For so long, music has been thought of as immaterial. For this reason, the environmental impact of recording and performing music had been relatively unexamined by scholars or by practitioners, up until recently. “Fields of Green” was a year-long research project undertaken in Scotland that investigated the environmental impact of music festivals.
Along with talking to festival organisers and audiences, the project (and its follow-up, “When Tomorrow Becomes Yesterday”) asked prominent UK-based songwriters and performers to track and consider their own environmental impact as they toured across a festival season and then to write songs addressing the findings.
This presentation will combine live performance of some of the songs from the project—written by artists such as Adem (Fridge, Silver Columns), Craig B (Aereogramme, The Unwinding Hours), Pictish Trail, Louis Abbott (Admiral Fallow), Rachel Sermanni, and RM Hubbert—with discussion of the findings.
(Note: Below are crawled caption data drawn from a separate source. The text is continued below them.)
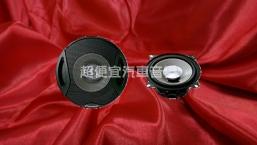 先鋒TS-G1011R 4吋雙音盆喇叭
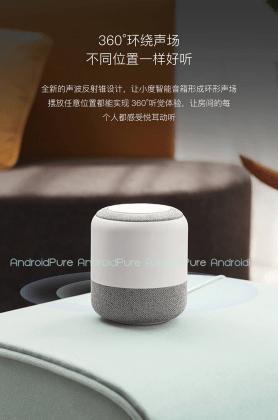 Moto AI Speakers Amazon Echo5 All about Motorola AI Assistant speakers, like Amazon Echo or Google Mini [Updated] 9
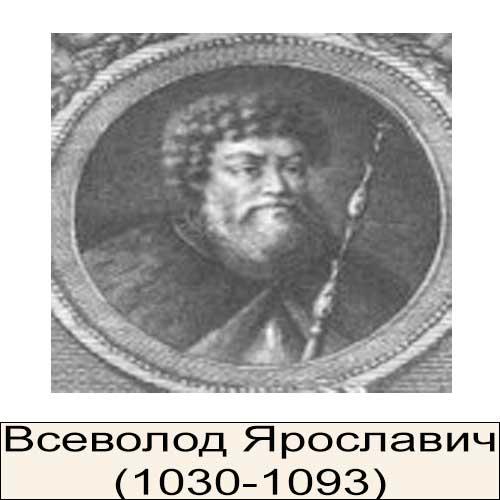 Всеволдо Ярославич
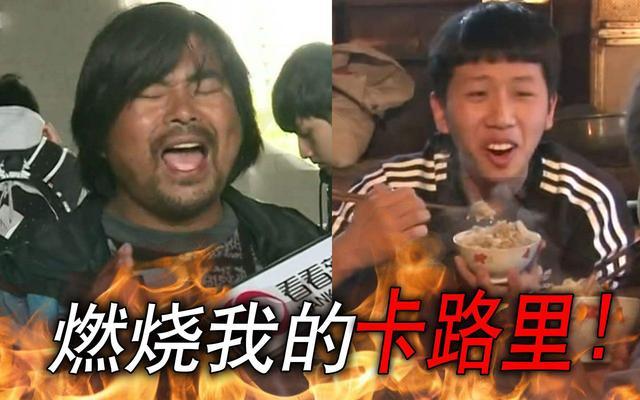 欧亿3娱乐:追星女孩不减肥的理由!王俊凯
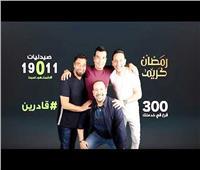 قمر و عباس و توفيق .. بين النقد و الإتهام بالتقليد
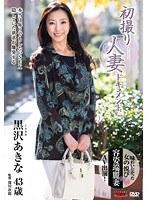 「初撮り人妻ドキュメント 黒沢あきな」のパッケージ画像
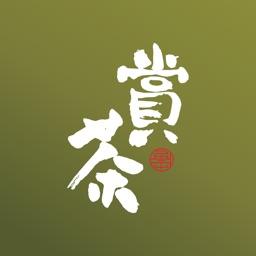 賞茶 A Nice Gift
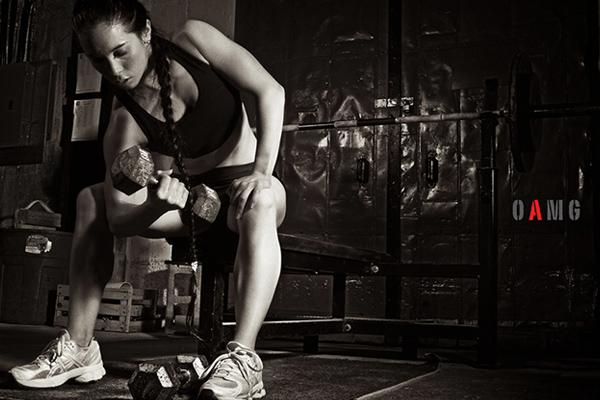 forca-atletica-gym-fitness-2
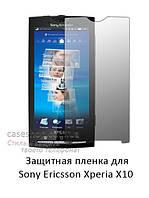 Защитная пленка для Sony Ericsson Xperia X10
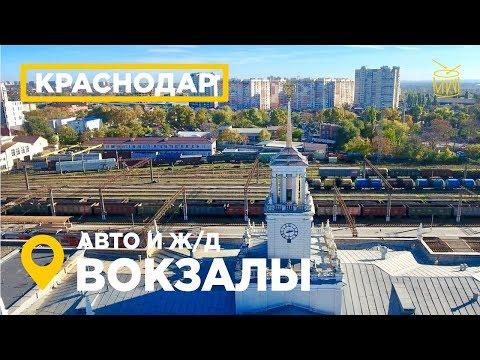 ЖД Вокзалы Краснодара автовокзалы Аэросъемка и карты северо-кавказской  магистрали #аэроЮг #MW_I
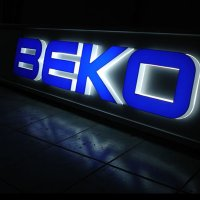 Beko'nun reklam ajansları belirlendi!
The songs serve to enliven, embody, and humanise these findings, which include questions around the intersection of human cost with environmental cost; the relationship of the devaluing of physical artefacts with increased carbon emissions of the live and recorded music sectors; the emotional factors at play in denial of climate emergency; the complex decision-making processes involved in DIY touring itineraries; the felt relationship between environmental sustainability and cultural, economic, or personal sustainability of artists.
Jo Mango (or Dr Jo Collinson Scott) is a singer-songwriter and multi-instrumentalist who has performed internationally alongside artists such as David Byrne, Devendra Banhart, and as part of the touring band for Vashti Bunyan. She has co-written singles with artists such as Teenage Fanclub, Admiral Fallow, and Siobhan Wilson, as well as having released two full-length albums of solo material and numerous exploratory EPs with her long-time producer collaborator Adem Ilhan (Adem, Fridge).
Dr Jo Collinson Scott is a Reader in music at the University of the West of Scotland where she researches songwriting in popular music. She is currently Co-Investigator on a major UK research council funded project—Distant Voices: Coming Home—which explores songwriting in the criminal justice system in the UK as a means to support change and encourage public dialogue around reintegration.